19. The caution in public life that we unwittingly encourage is corrosive. Those who say nothing wrong often say nothing much at all.

20. The pervasive intolerance of religious belief in certain circles must be resisted. The elite’s intolerance of religious belief is perhaps one of the most telling signs that its political project constitutes a less open intellectual movement than many within it would claim.

21. Some cultures have produced vital advances; others remain dysfunctional and regressive. All cultures are now equal. Criticism and value judgments are forbidden. Yet this new dogma glosses over the fact that certain cultures and indeed subcultures . . . have produced wonders. Others have proven middling, and worse, regressive and harmful.

22. We must resist the shallow temptation of a vacant and hollow pluralism. We, in America and more broadly the West, have for the past half century resisted defining national cultures in the name of inclusivity. But inclusion into what?

The response to the post has been widespread alarm and disdain.

The post is indeed alarming with its glorification of past German and Japanese fascism, the glorification of Musk, the glorification of Western ‘culture’, and the glorification of Western totalitarianism.

Palantir’s call for western culture – read violence – has been in a lot of its marketing material. In its Q4 2024 results, the company referenced Samuel Huntington’s book ‘Clash of Civilisations.’

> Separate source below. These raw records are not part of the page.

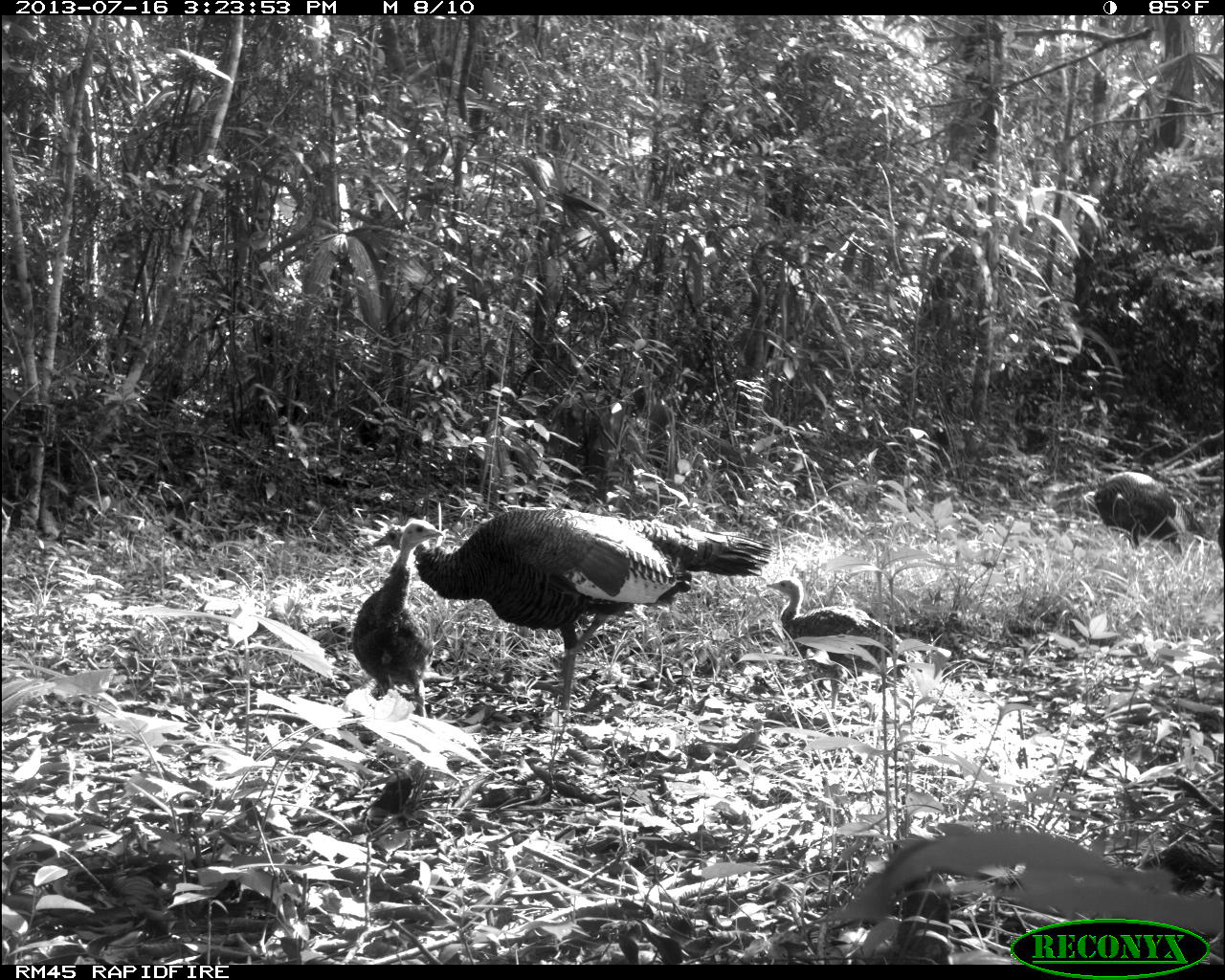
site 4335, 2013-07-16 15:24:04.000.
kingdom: Animalia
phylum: Chordata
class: Aves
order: Galliformes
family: Phasianidae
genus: Meleagris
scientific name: Meleagris ocellata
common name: ocellated turkey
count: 5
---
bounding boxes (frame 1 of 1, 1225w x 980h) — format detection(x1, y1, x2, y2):
meleagris ocellata: detection(369, 505, 771, 713); detection(766, 577, 913, 717); detection(352, 518, 445, 729); detection(1093, 470, 1191, 560)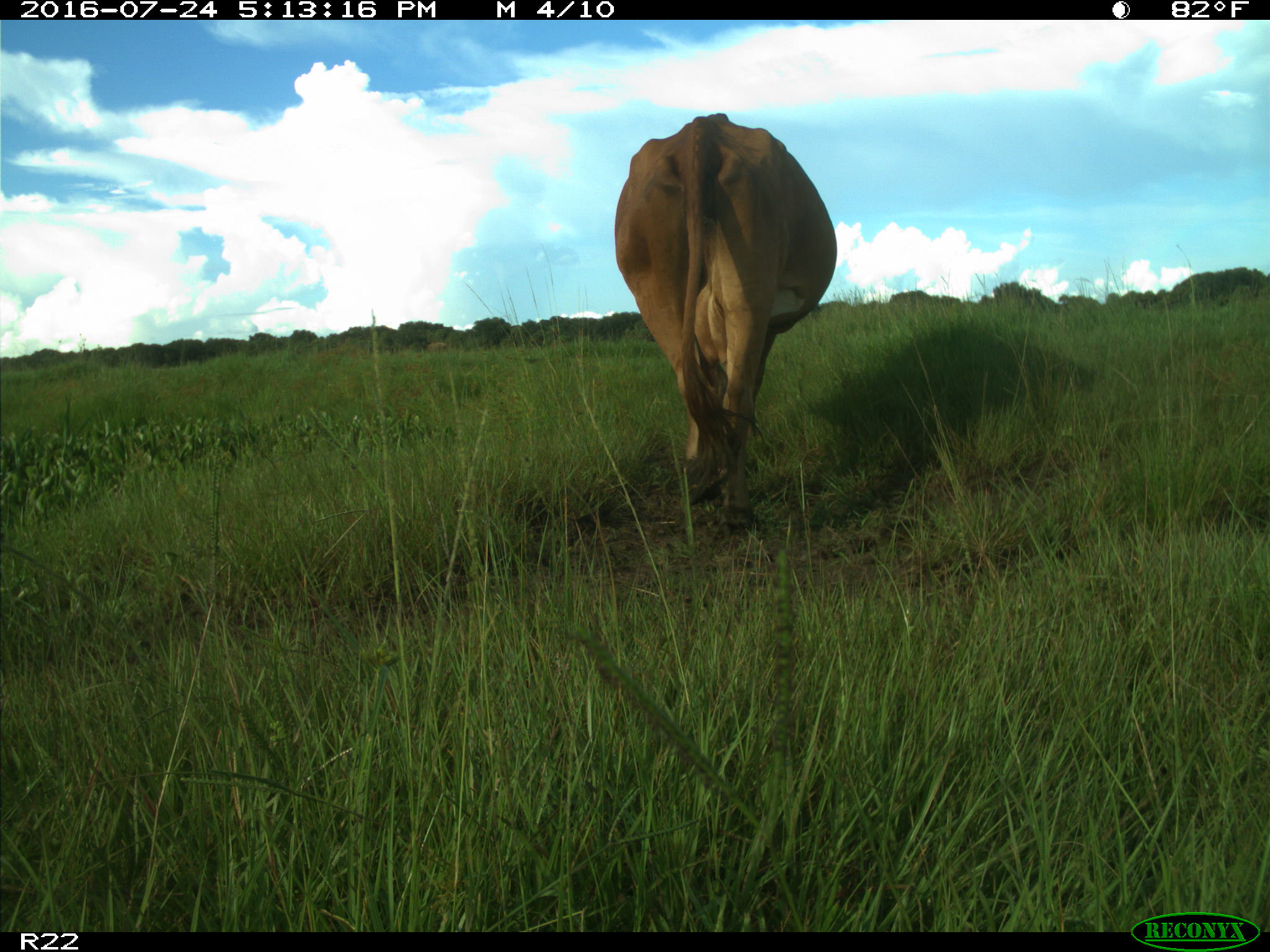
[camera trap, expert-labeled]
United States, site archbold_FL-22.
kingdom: Animalia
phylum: Chordata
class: Mammalia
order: Artiodactyla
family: Bovidae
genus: Bos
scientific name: Bos taurus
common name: domestic cow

As Samuel Huntington has written, the rise of the West was not made possible “by the superiority of its ideas or values or religion . . . but rather by its superiority in applying organized violence.”
He continued: “Westerners often forget this fact; non-Westerners never do.”

Huntington’s thesis, which argued that the main “clash” would be between the West and Islam, is called by Ruby Hamad a “self-fulfilling prophecy; a foreign policy directive in (thin) disguise.”

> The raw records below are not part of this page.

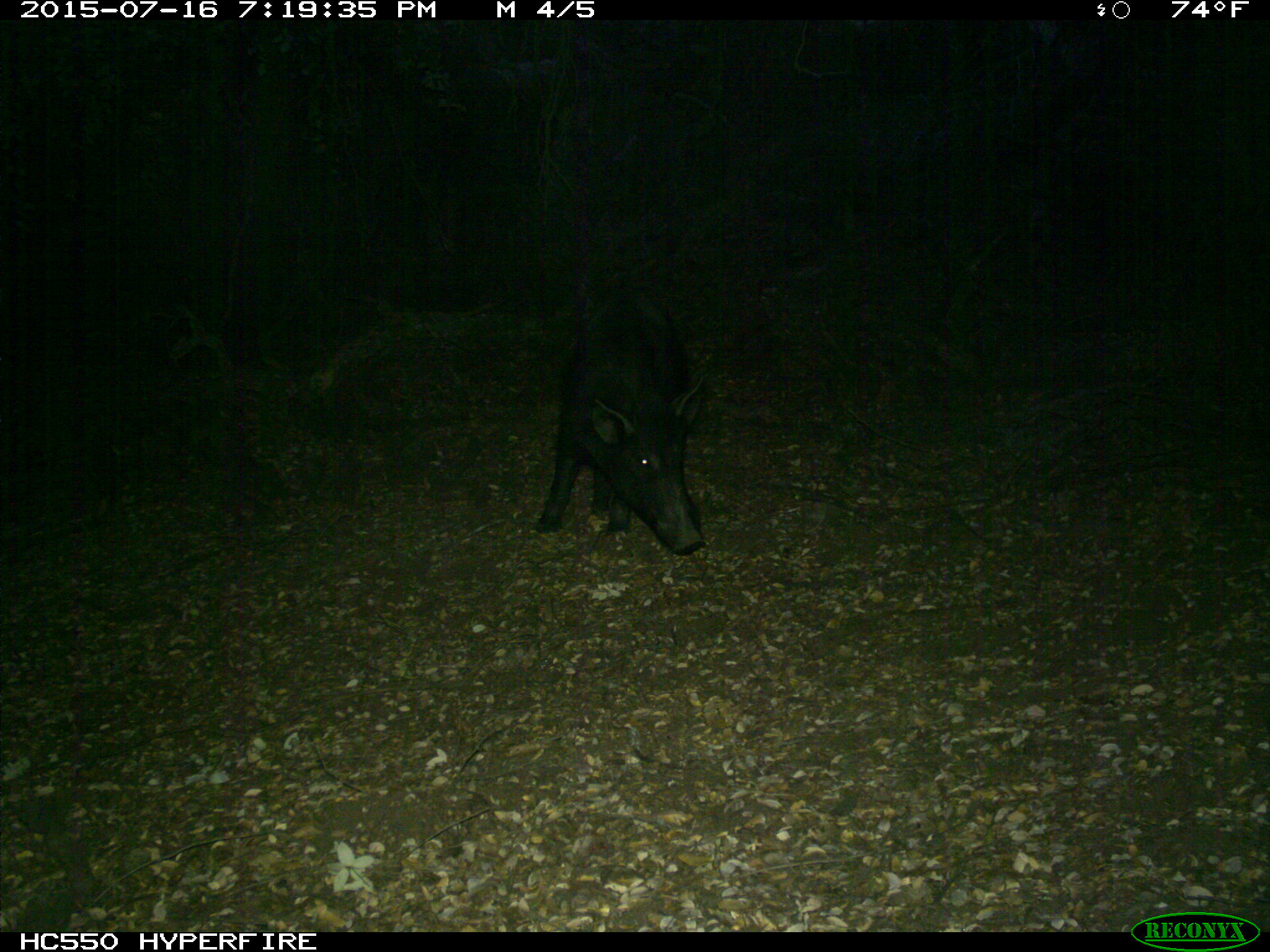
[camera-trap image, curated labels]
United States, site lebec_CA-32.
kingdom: Animalia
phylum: Chordata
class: Mammalia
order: Artiodactyla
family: Suidae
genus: Sus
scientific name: Sus scrofa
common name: wild boar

Feinstein commented on Palantir’s post, saying that Thiel’s apartheid South African upbringing shaped his racist, pro-genetic, pro-Israel, psychopathic worldview, and Palantir is now being handed the British state by Labour’s Starmer, Streeting, and Mandelson, among others.

Peter Thiel’s upbringing in apartheid South Africa & what is today Namibia clearly had enormous influence on his thinking: racist white supremacy, geneticism, glorification of South Africa’s closest ally the ethno-nationalist Israeli state, an almost psychopathic indifference to… https://t.co/SPWlUt1QUT

— Andrew Feinstein (@andrewfeinstein) April 19, 2026

We think Lammy’s recent handshake with Palantir sponsored Thiel should also be highlighted.

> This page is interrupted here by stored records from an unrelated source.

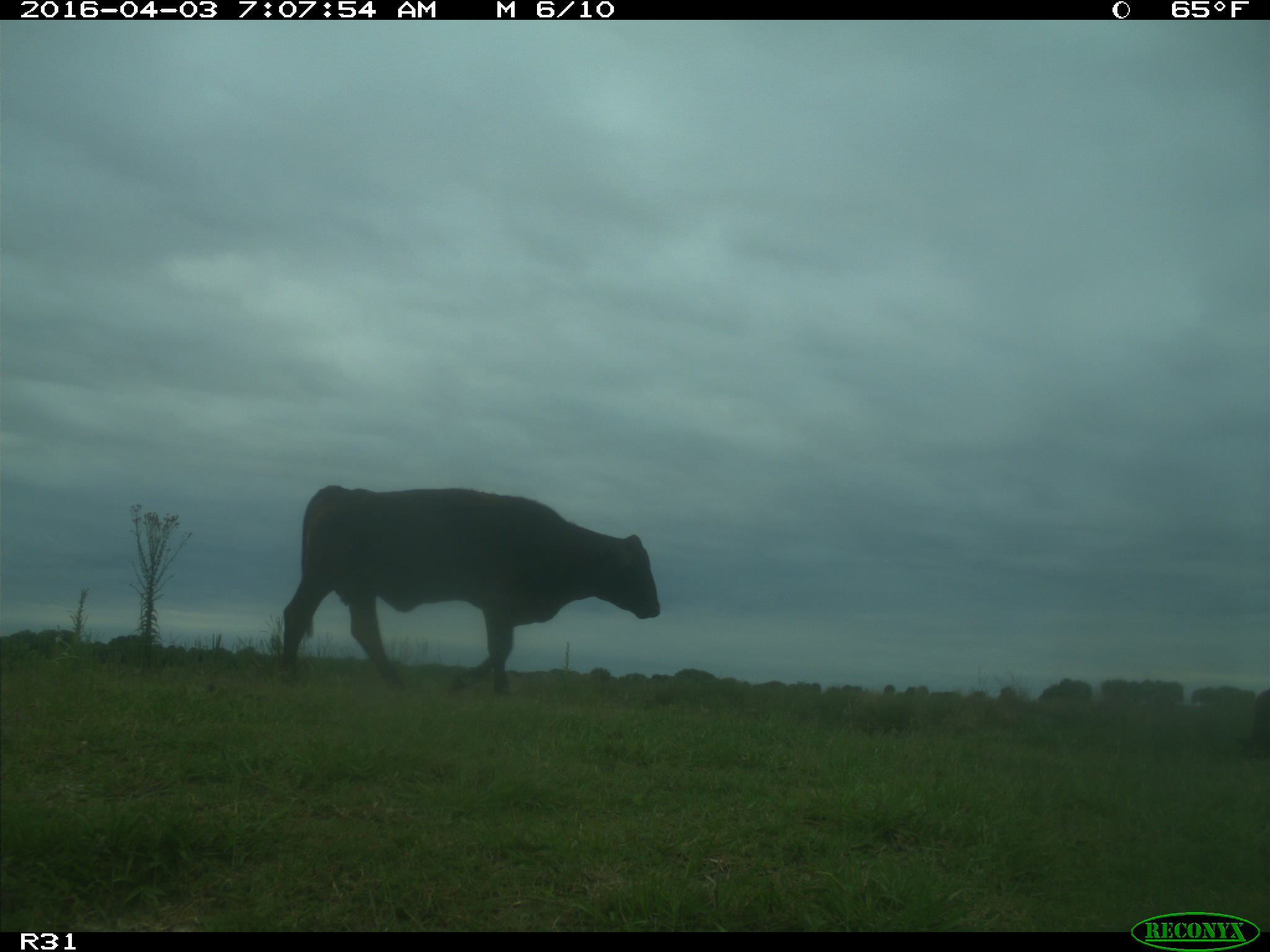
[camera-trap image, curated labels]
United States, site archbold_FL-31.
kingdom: Animalia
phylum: Chordata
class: Mammalia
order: Artiodactyla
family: Bovidae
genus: Bos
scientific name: Bos taurus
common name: domestic cow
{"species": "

Lammy calls Palantir-sponsored JD Vance a ‘friend’ on latest Washington trip

Who is going to vote for David Lammy’s party in the local elections? With friends like Vance and Mandelson, it’s anyone’s guess. ‘Debasement’, as @ZackPolanski saidhttps://t.co/03b0PrMmwK…

— Canary (@TheCanaryUK) April 15, 2026

Yanis Varoufakis summarized Palantir’s post, the main point of which can be, as Varoufakis put it, ‘Ethics is for suckers. The West needs more of Palantir’s murderous software.’ He also said, “If Evil could tweet, this is what it would!”

Old advertisement for Israel trends

The bizarre post also led to people posting the whole-page advertisement that Palantir bought in October 2023, in support of Israel.

Palantir stands with genocide. https://t.co/6zYAqNGqzZ

— Zachary Foster (@_ZachFoster) April 19, 2026

 People like Mai El-Sadany also emphasised Palantir’s connections to ICE and Israel.

Today, a lot of people will be talking about the manifesto that Palantir released. In addition to pouring over what those words mean, I invite you to ground the conversation in what Palantir has already done.

Its work with Israel and ICE show us exactly what it stands for.

— Mai El-Sadany (@maitelsadany) April 19, 2026

From a £1 NHS COVID contract to long-term roles in health and defence, Palantir is now part of the UK’s data infrastructure. This company, which is boasting about being evil, should be nowhere near civilian infrastructure.